▶ Your instructions
Please set down, with no changes, every line of the material below from the one containing "order: Diprotodontia" through the end. Skip the pictures.

▶ Exercise data
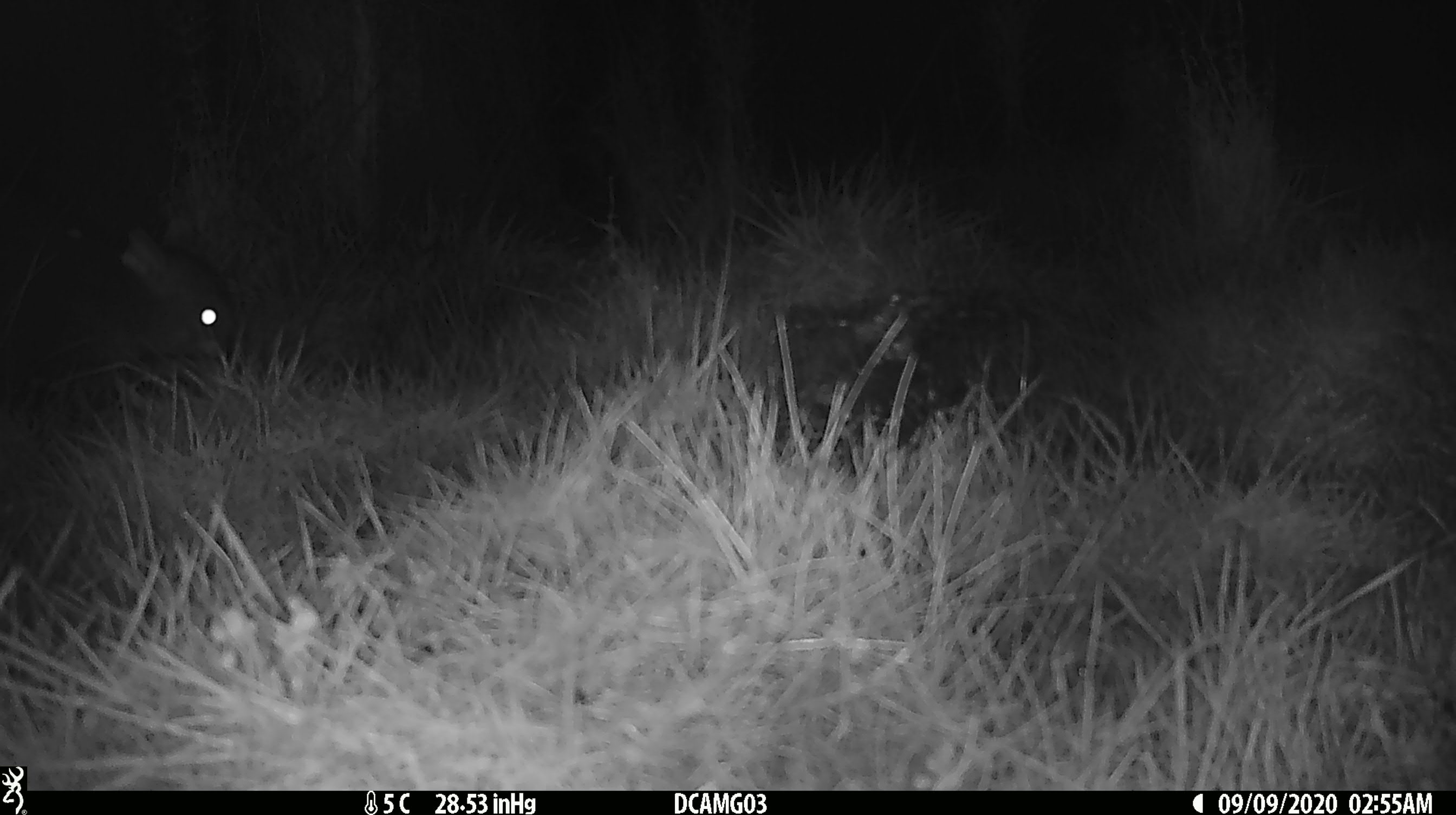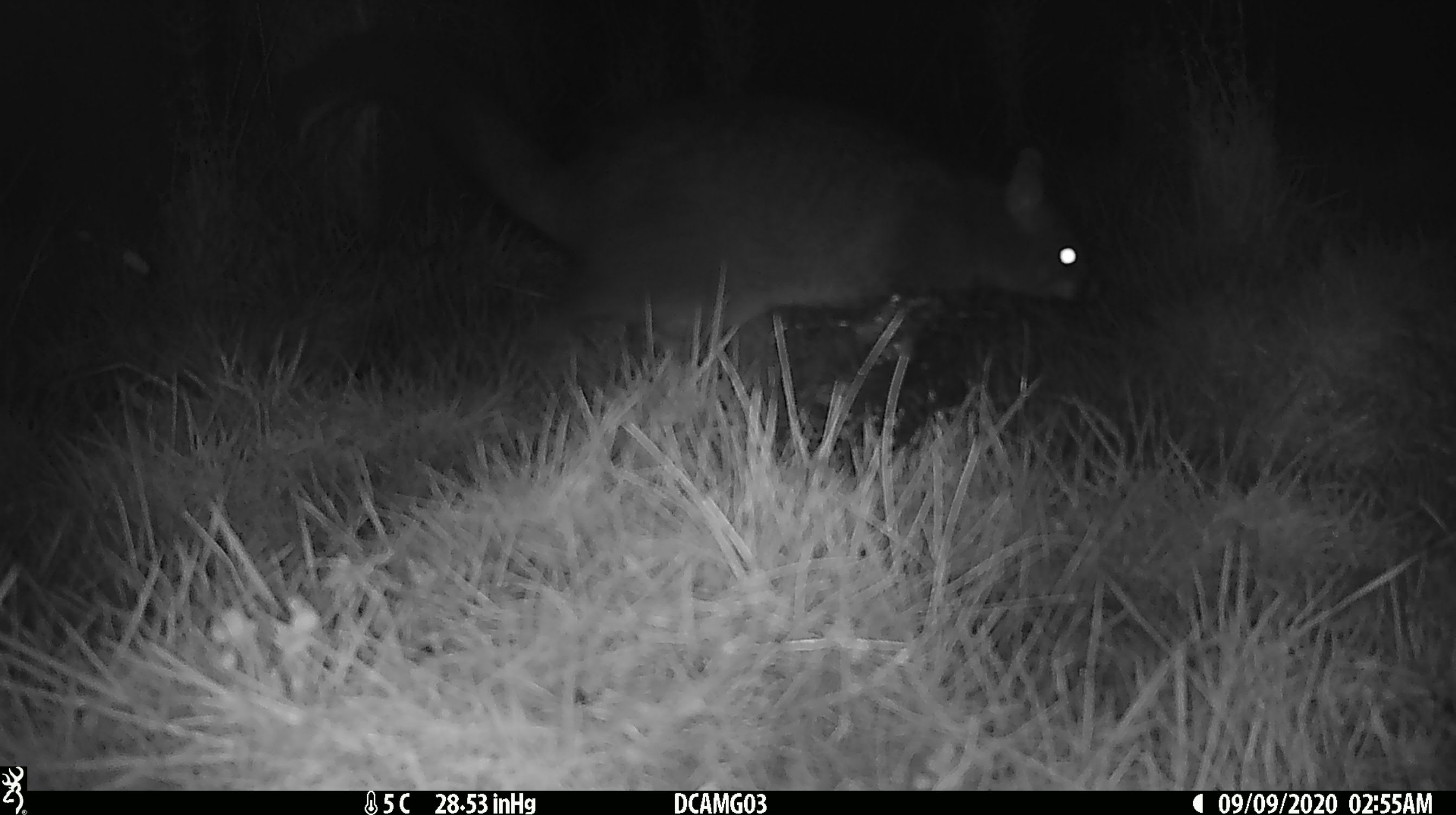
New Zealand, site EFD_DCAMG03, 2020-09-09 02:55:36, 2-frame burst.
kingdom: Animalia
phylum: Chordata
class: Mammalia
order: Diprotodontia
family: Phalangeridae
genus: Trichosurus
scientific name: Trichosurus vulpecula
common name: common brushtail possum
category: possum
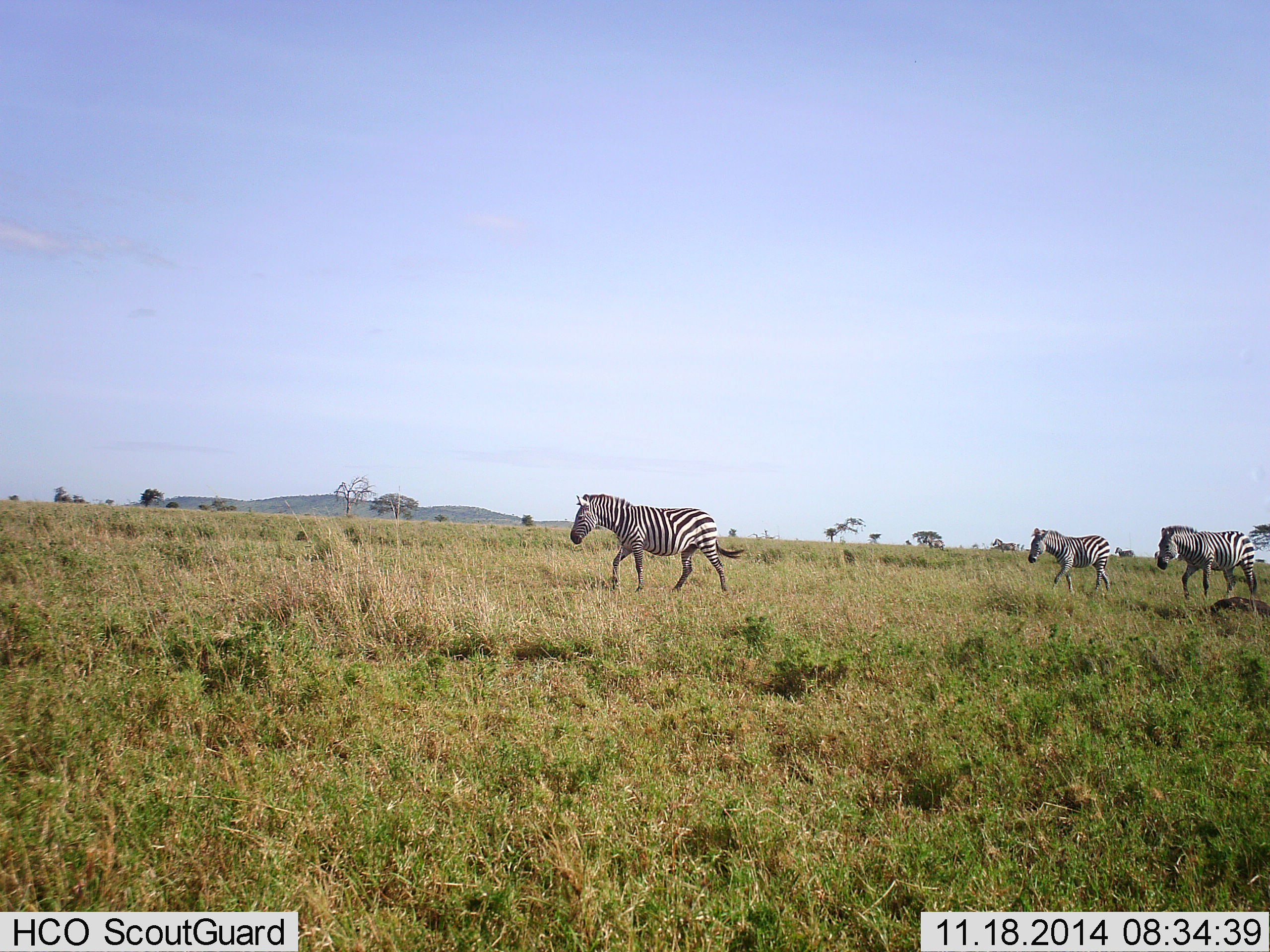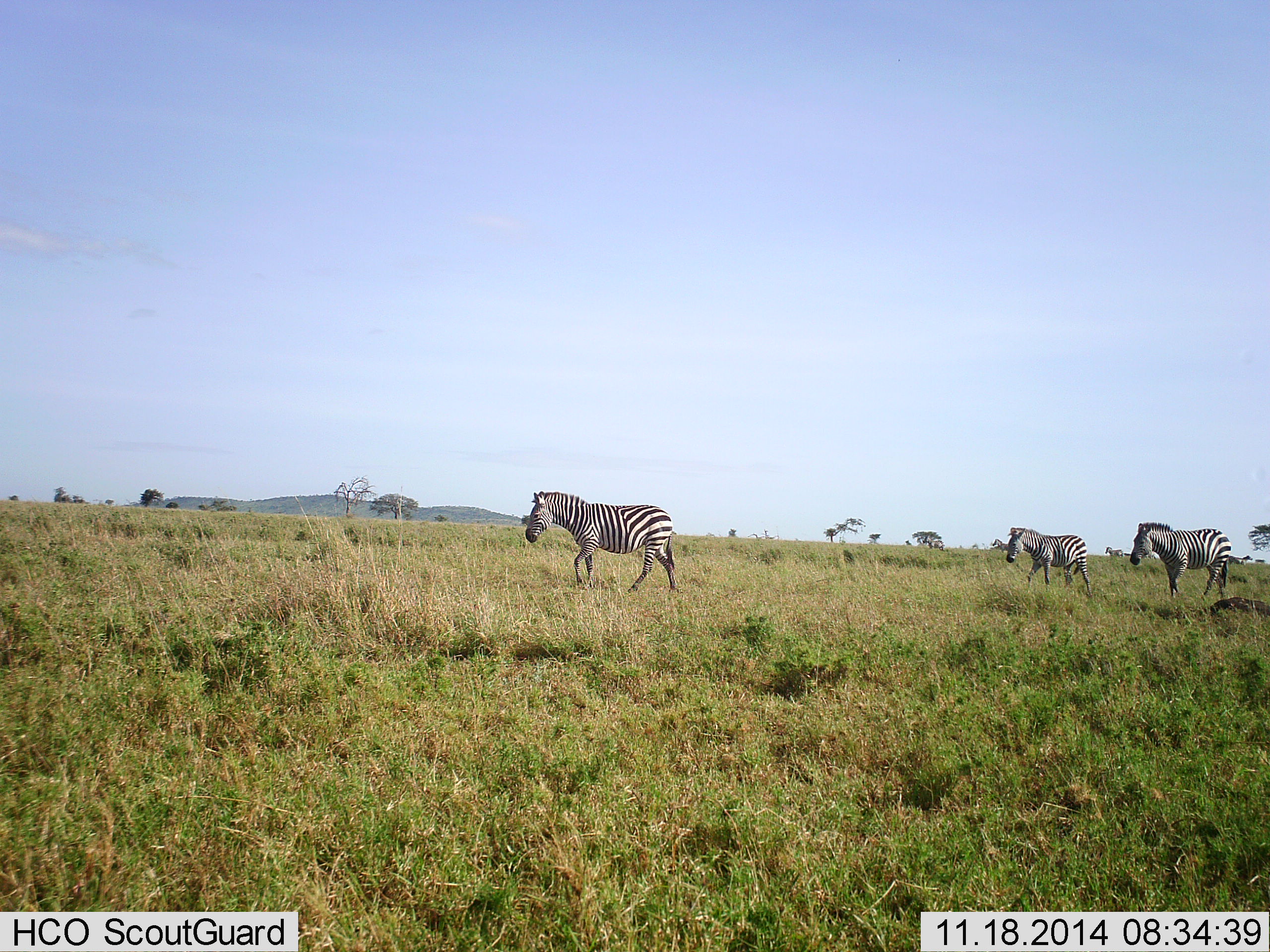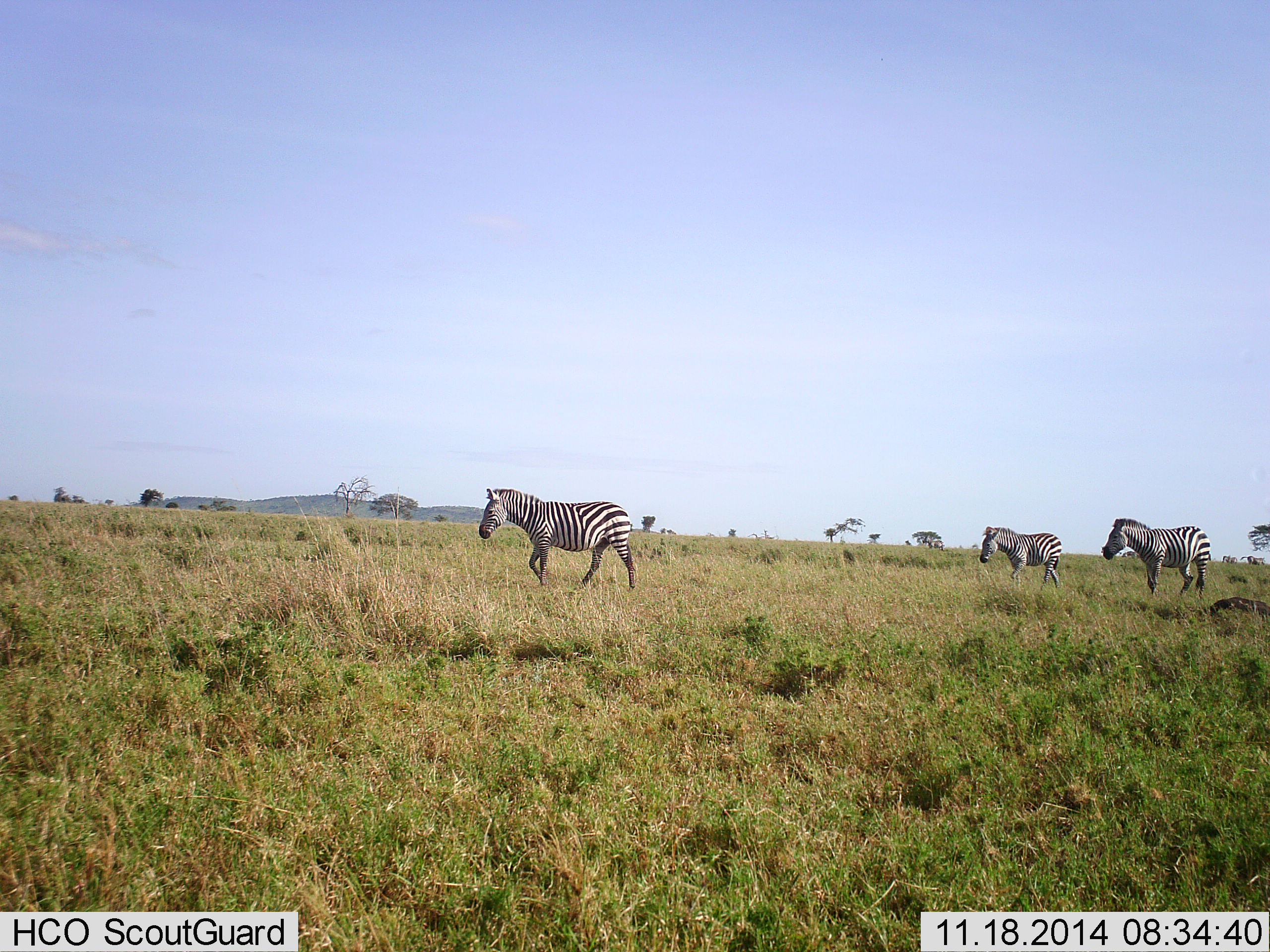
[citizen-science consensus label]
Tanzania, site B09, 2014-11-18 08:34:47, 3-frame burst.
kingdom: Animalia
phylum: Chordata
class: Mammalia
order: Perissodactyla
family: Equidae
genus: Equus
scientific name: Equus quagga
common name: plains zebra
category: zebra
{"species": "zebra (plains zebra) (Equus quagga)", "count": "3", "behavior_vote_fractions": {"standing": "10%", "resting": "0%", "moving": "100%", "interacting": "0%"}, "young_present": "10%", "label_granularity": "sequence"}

▶ Task response
order: Diprotodontia
family: Phalangeridae
genus: Trichosurus
scientific name: Trichosurus vulpecula
common name: common brushtail possum
category: possum
[citizen-science consensus label]
Tanzania, site B09, 2014-11-18 08:34:47, 3-frame burst.
kingdom: Animalia
phylum: Chordata
class: Mammalia
order: Perissodactyla
family: Equidae
genus: Equus
scientific name: Equus quagga
common name: plains zebra
category: zebra
{"species": "zebra (plains zebra) (Equus quagga)", "count": "3", "behavior_vote_fractions": {"standing": "10%", "resting": "0%", "moving": "100%", "interacting": "0%"}, "young_present": "10%", "label_granularity": "sequence"}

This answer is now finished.